A run of records
****
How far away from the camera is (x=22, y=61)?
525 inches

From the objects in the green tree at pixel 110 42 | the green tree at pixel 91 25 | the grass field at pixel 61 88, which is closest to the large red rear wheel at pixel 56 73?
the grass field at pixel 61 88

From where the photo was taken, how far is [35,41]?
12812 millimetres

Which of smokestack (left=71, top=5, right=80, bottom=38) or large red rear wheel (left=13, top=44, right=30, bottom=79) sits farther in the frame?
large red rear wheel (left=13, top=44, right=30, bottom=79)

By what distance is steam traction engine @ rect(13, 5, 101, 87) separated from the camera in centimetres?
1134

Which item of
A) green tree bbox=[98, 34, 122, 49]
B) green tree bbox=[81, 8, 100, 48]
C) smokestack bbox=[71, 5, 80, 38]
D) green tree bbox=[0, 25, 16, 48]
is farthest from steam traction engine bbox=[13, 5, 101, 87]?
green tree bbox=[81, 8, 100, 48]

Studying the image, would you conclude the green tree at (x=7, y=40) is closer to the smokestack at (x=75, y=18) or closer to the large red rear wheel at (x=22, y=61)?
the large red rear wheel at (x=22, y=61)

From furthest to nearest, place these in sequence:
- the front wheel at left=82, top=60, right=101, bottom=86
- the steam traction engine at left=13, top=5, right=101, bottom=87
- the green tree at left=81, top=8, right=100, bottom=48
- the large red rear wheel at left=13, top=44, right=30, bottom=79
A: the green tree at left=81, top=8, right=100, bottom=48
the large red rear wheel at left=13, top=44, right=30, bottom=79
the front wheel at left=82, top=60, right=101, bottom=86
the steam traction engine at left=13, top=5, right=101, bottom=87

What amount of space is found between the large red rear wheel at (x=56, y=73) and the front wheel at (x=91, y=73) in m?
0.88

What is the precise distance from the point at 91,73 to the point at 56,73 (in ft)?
****
**Stated problem**
Format the lines from the one holding "From furthest to" through the end of the records, inclusive, as a JSON list of strings with one string per line. Leave out blank lines.

**Answer**
[
  "From furthest to nearest, place these in sequence:",
  "- the front wheel at left=82, top=60, right=101, bottom=86",
  "- the steam traction engine at left=13, top=5, right=101, bottom=87",
  "- the green tree at left=81, top=8, right=100, bottom=48",
  "- the large red rear wheel at left=13, top=44, right=30, bottom=79",
  "A: the green tree at left=81, top=8, right=100, bottom=48",
  "the large red rear wheel at left=13, top=44, right=30, bottom=79",
  "the front wheel at left=82, top=60, right=101, bottom=86",
  "the steam traction engine at left=13, top=5, right=101, bottom=87",
  "What amount of space is found between the large red rear wheel at (x=56, y=73) and the front wheel at (x=91, y=73) in m?",
  "0.88",
  "What is the precise distance from the point at 91,73 to the point at 56,73 (in ft)?"
]